• **READING TEXT**:
Credit: Photodisc

Conifer forests cover much of our planet's northern hemisphere. And yet we know rather little about their genetics — breeding is difficult owing to their long life cycles — or their genomes, which are some of the largest in the plant kingdom. Two reports now present the first drafts of gymnosperm genomes.

Although they are diploid, genome-wide analyses in conifers are a challenge: their genomes are very large and highly heterozygous, which makes genome assembly difficult. Nystedt et al. used a combination of a fosmid-pooling approach (which was developed to sequence the oyster genome), whole-genome shotgun sequencing and RNA sequencing (RNA-seq) to assemble a draft of the 20 Gb genome of the Norway spruce. In addition, Birol et al. have developed a new approach that combines recent improvements in sequence read length with a novel bioinformatics tool to assemble the similarly large genome of the white spruce.

To gain insights into plant genome evolution, Nystedt et al. also generated low-coverage draft genome assemblies of five other gymnosperms. Comparative genomics using these and other previously sequenced plant genomes revealed why the Norway spruce genome is so large. Although there was no evidence for a recent whole-genome duplication, the authors found a profusion of long terminal repeat transposable elements, which appear to have been accumulating over several tens of millions of years. This accumulation also probably accounts for the long introns and the large number of pseudogenes. The authors propose that mechanisms for transposable element removal have been less active in the Norway spruce than in other organisms. It also appears that a class of small RNAs associated with methylation of repeats, which is known to limit transposition, is less abundant in the Norway spruce than in other genomes.

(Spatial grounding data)
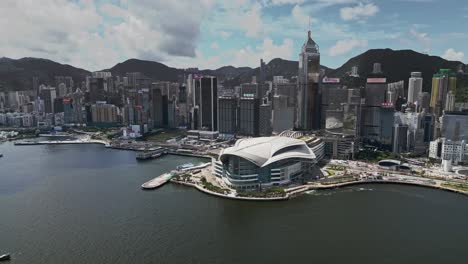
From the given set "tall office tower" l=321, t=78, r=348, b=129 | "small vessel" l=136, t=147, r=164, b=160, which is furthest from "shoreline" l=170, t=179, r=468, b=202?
"tall office tower" l=321, t=78, r=348, b=129

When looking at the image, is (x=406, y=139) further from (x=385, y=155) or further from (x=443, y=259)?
(x=443, y=259)

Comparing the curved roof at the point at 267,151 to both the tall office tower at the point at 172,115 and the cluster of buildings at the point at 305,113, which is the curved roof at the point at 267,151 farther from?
the tall office tower at the point at 172,115

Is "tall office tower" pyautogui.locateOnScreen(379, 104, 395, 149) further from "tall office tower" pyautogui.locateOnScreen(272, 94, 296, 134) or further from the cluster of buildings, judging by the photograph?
"tall office tower" pyautogui.locateOnScreen(272, 94, 296, 134)

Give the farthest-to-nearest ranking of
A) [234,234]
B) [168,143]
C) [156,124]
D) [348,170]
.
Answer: [156,124] → [168,143] → [348,170] → [234,234]

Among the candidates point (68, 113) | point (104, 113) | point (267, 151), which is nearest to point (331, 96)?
point (267, 151)

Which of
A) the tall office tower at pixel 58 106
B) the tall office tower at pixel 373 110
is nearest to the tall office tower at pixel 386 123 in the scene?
the tall office tower at pixel 373 110

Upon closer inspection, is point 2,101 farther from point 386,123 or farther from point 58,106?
point 386,123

• **REQUIRED WORK**:
1 > Using the text on conifer genomes, mark each statement yes or no and quote the exact words of the text that decide it. (a) The Norway spruce genome is about 20 Gb. (b) The analysis found evidence of a recent whole-genome duplication in the Norway spruce. (c) The fosmid-pooling approach was first developed to sequence the white spruce genome.
2 > Go on with the text on conifer genomes, picking up after its final sentence.

• **TASK-BY-TASK ANSWERS**:
1 >
(a) Yes: "assemble a draft of the 20 Gb genome of the Norway spruce"
(b) No: "there was no evidence for a recent whole-genome duplication"
(c) No: "which was developed to sequence the oyster genome"

2 >
The genome also yielded some important insights into gymnosperm biology. Two important differences between angiosperms and gymnosperms — two major plant groups — are their contrasting reproductive development and the development of water-conducting xylem cells. It has previously been suggested, and is confirmed by this genome sequence, that gymnosperms lack FLOWERING LOCUS T (FT) genes, which encode key activators of flowering; instead, they contain genes that are predicted to suppress flowering. Furthermore, the Norway spruce contains only two members of the gene family that controls formation of water-conducting vessels (namely, VASCULAR NAC DOMAIN), whereas Arabidopsis thaliana has seven. The authors speculate that the expansion of this gene family might have been important for angiosperm evolution.

Now that the first gymnosperm genome has been cracked, other large genomes from this important group of plants will follow suit. The comparative analyses presented in this paper will improve understanding of plant biology and plant genome evolution. For conifers specifically, the genomes will be an invaluable resource for the breeders.